Le droit de choisir sa mort

Le Devoir du lundi 12 février fait état d’un bond des demandes d’aide à mourir. C’est une nouvelle intéressante. C’est dire que les professionnels de la santé comprennent que l’usager est au coeur des services de santé et des services sociaux. En effet, la Loi sur les services de santé et les services sociaux précise à l’article 3 que « la raison d’être des services est la personne qui les requiert » et que « le respect de l’usager et la reconnaissance de ses droits et libertés doivent inspirer les gestes posés à son endroit ».

Ainsi, l’usager n’a pas à dépendre des valeurs des professionnels ou de ses proches, attitude qui s’apparente à du paternalisme. Il ne doit pas être considéré comme un simple partenaire des décisions prises par des professionnels à son endroit. Il a l’autorité de demander ce qu’il considère être bon pour lui… et de l’obtenir selon les règles auxquelles il est appelé à se soumettre.

Au cours de la dernière année, une amie qui a été dirigée vers une unité de soins palliatifs s’est fait dire par le personnel de l’unité des soins palliatifs, « nous autres, on est contre les affaires à Barrette ! ». Une autre de mes connaissances a dû attendre un an avant d’obtenir l’aide médicale à mourir… Douleur et souffrance insupportables. À qui profite cette souffrance ?

En 2004, l’éthicien Hubert Doucet faisait le commentaire suivant : « L’effort entrepris ces dernières années pour contrôler la souffrance fait de celle-ci une condition physique traitable plus qu’une expérience humaine profondément complexe. D’où le risque d’oublier qu’une meilleure gestion de la douleur ne fait à peu près rien pour adoucir la souffrance causée par le spectre de la fin, par l’indignité du déclin et par l’expérience d’impuissance progressive. Toute souffrance n’est pas traitable. Le croire serait perdre de vue que la souffrance est la dégradation de l’identité, une dégradation qui s’exprime jusque dans les actions les plus simples de la vie… »
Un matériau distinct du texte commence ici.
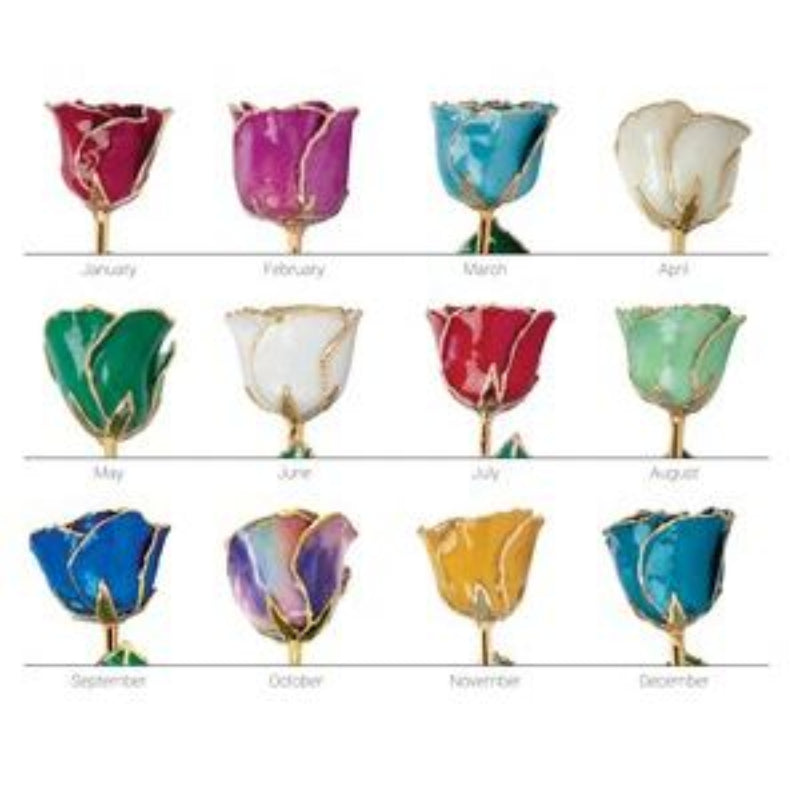 Lacquered Blue Zircon Colored Rose with Gold Trim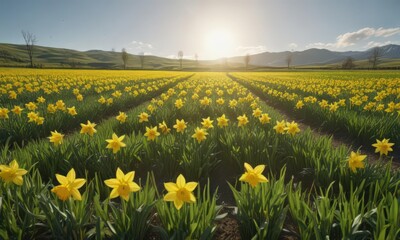 Fototapeta premium Lush green field awash with sunny yellow daffodils in full bloom , garden, day, vibrant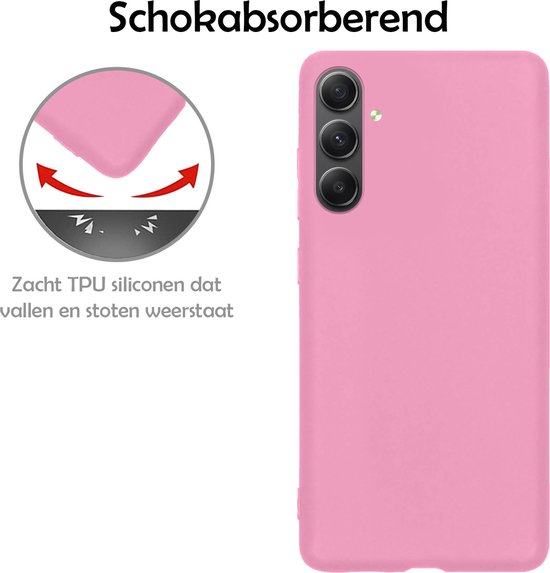 Hoesje - 2 Stuks - Geschikt voor Samsung Galaxy A54 - Sterk & Shockproof - Case Siliconen - Back Cover - Telefoon Hoes - Telefoonhoesjes - Lichtroze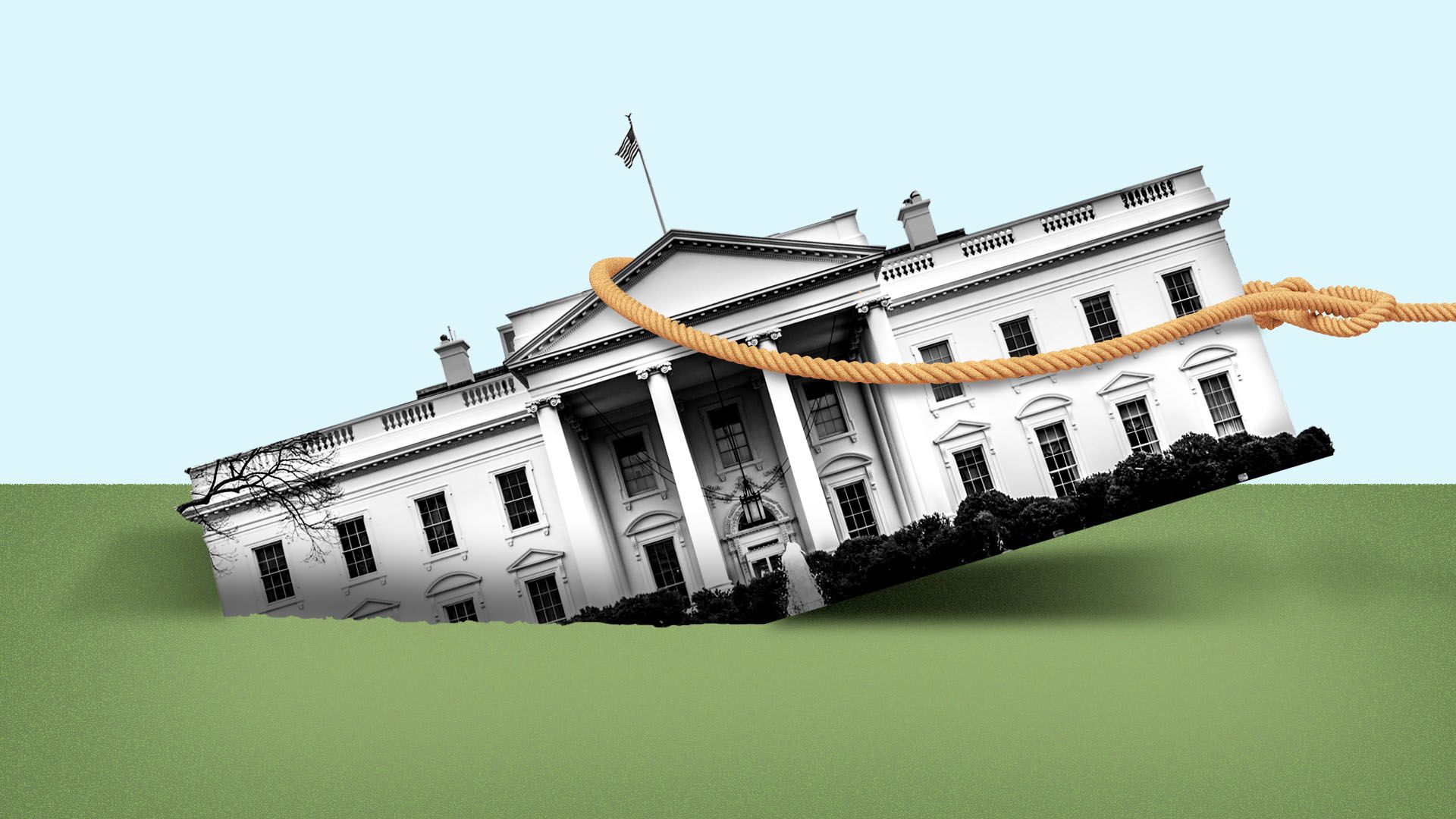 Illustration of the White House sinking into the ground, with a rope trying to pull it out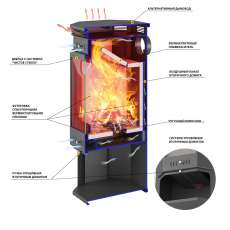 Печь-Камин ASTON 11кВт (180 м3) угловой в Могилеве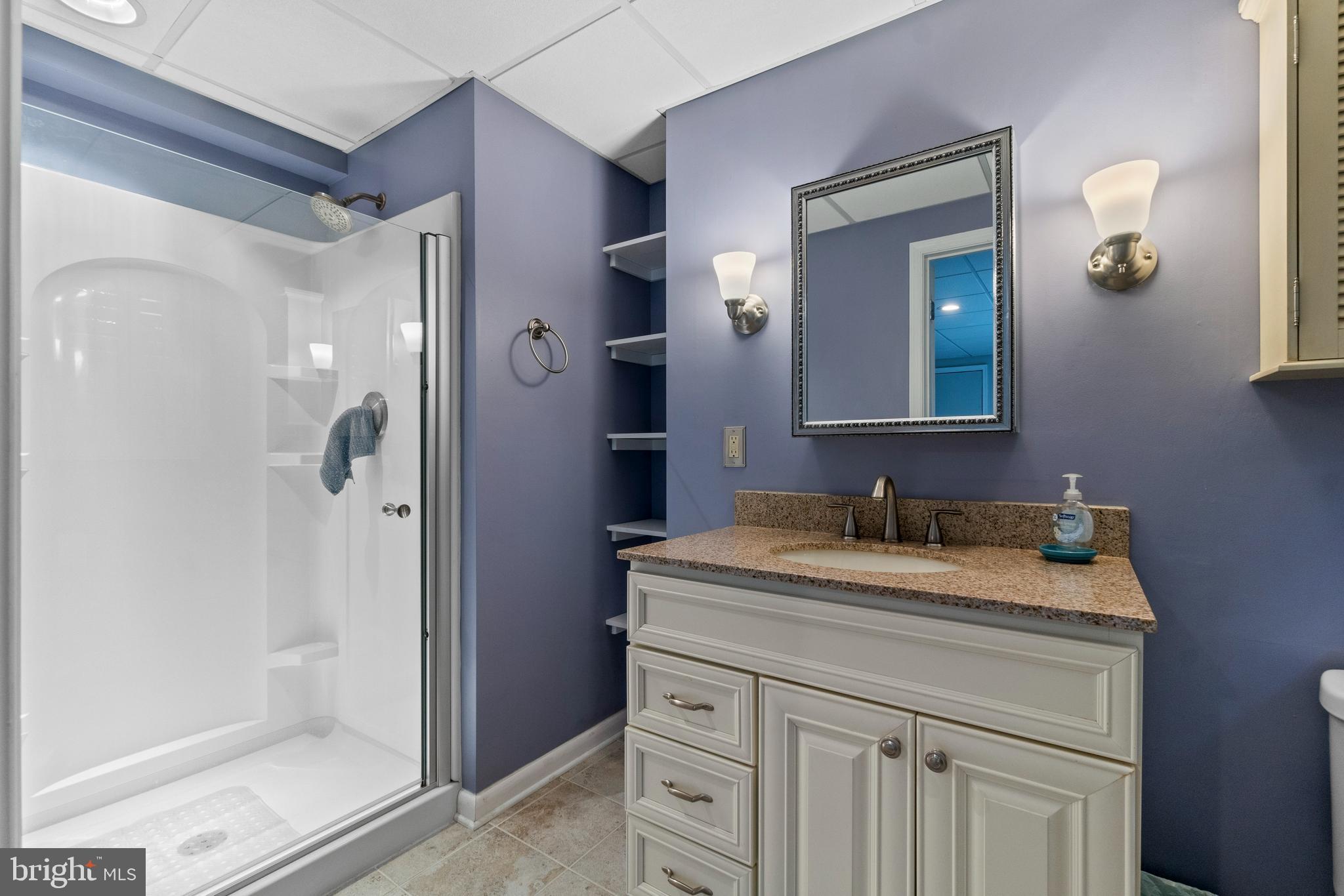 1706 Abelia Road Fallston, MD 21047 - Photo 31 of 41 a bathroom with a granite countertop sink mirror and shower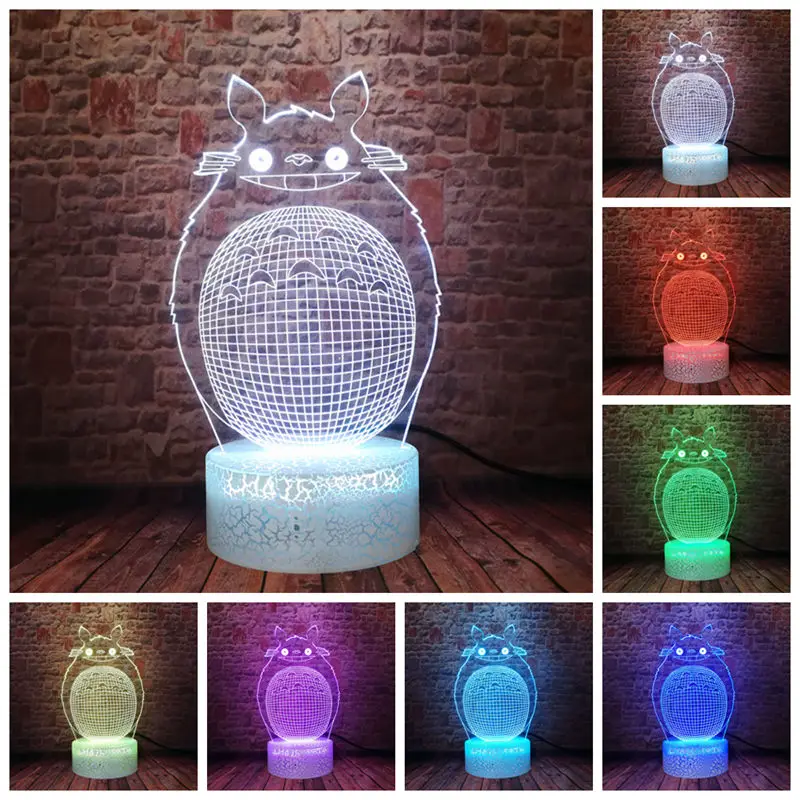 Тоторо аниме Рисунок Модель 3D Иллюзия светодиодный стол ночной Светильник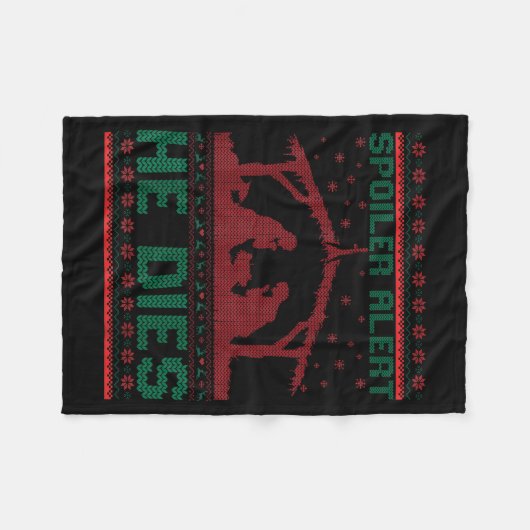Siler Alert He Dies Christmas Jumper Funny Nativit Fleecedecke (Vorderseite (Horizontal))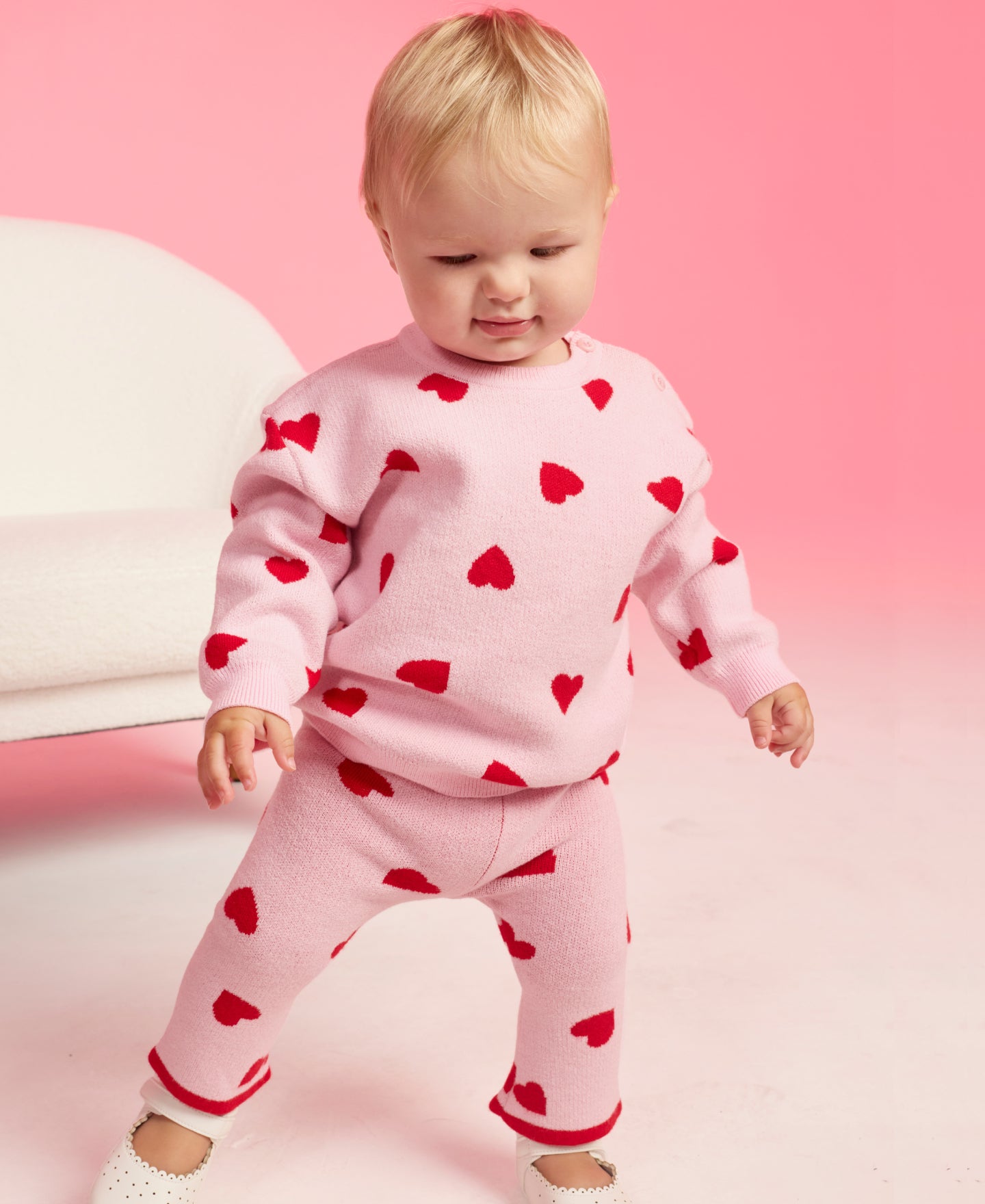 Babies' 2 Piece Mini Me Heart Knit Set in Pink Hearts | Postie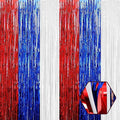 6 Pack White Blue Red Foil Fringe Curtain Backdrop, 3.28Ft x 8.2Ft Metallic by Ferwzsr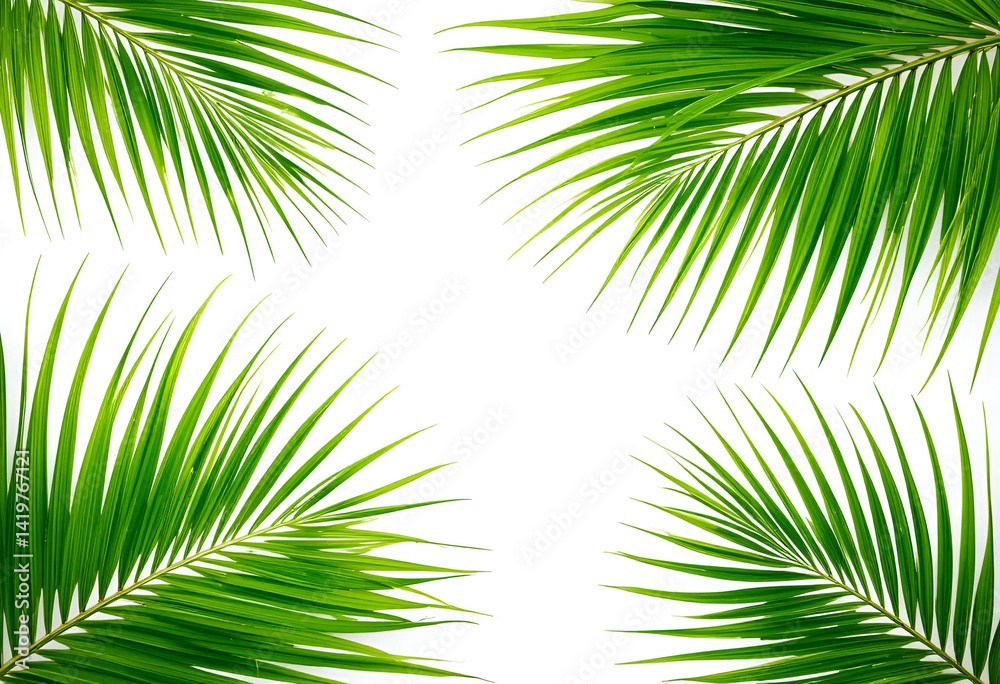 Obraz premium Natural palm frond on transparent background. Tropical green palm leaves. Tropics tree branch on white. Summer decoration design elements. Spring Summer clipart, Cut out, PNG.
Quatorze ans plus tard, nous sommes engagés vers un nouveau paradigme : celui du droit de choisir sa mort. Refuser à l’usager son droit à demander l’aide médicale à mourir, droit que lui accorde la loi québécoise sur les soins de fin de vie… et confirmé par la Cour Suprême du Canada, c’est nier sa dignité, c’est nier à la fois sa rationalité et sa volonté. C’est nier sa capacité de décider.

4 commentaires
  • Marcel (Fafouin) Blais - Abonné 14 février 2018 04 h 50

    … mourir de dignité ?

    « Quatorze ans plus tard, nous sommes engagés vers un nouveau paradigme : celui du droit de choisir sa mort. » (Jacques Hould)

    Nouveau paradigme ?

    Oui et non !

    Oui, si on se réfère qu’autrefois (encore de ce jour) la famille prenait la décision du débranchement !

    Non, si on pense que l’actuelle volonté du législateur ne fait pas le bonheur de tous !

    Entre-temps, comment, pourquoi et que …

    … mourir de dignité ? - 14 fév 2018 -

  • Marguerite Paradis - Abonnée 14 février 2018 14 h 36

    VIVRE DANS LA DIGNITÉ...

    ... jusqu'à la fin, serait ma préférence, sans avoir la « bénédiction » de nos nouveaux curés, les médecins »
    Merci

  • Marc Therrien - Abonné 14 février 2018 20 h 37

    Choisir sa mort comme sa promise

    Et ce droit de choisir sa mort ira davantage de soi quand les omnipotents auront pris profondément conscience que la vie et la mort sont compagnons de l'errance humaine et qu'on peut épouser sa mort, sa promise comme on a auparavant choisi son épouse ou son époux dont on a aussi épouser la mort..

    Car, les histoires d'amour finissent toujours mal, en général, comme le chantait joyeusement les Rita Mitsouko.

    Marc Therrien

    • André Joyal - Abonné 15 février 2018 20 h 31

      M. Therrien, votre culture n'a pas d'égale: qui est cette jovialiste chanteuse
      que les moins de 20 ans ne sauraient connaître, comme chante l'autre?
      J'ajoute aux jeunes les plus de 70 ans, moins vous...
      surtout si elles sont plus d'une à ainsi chanter.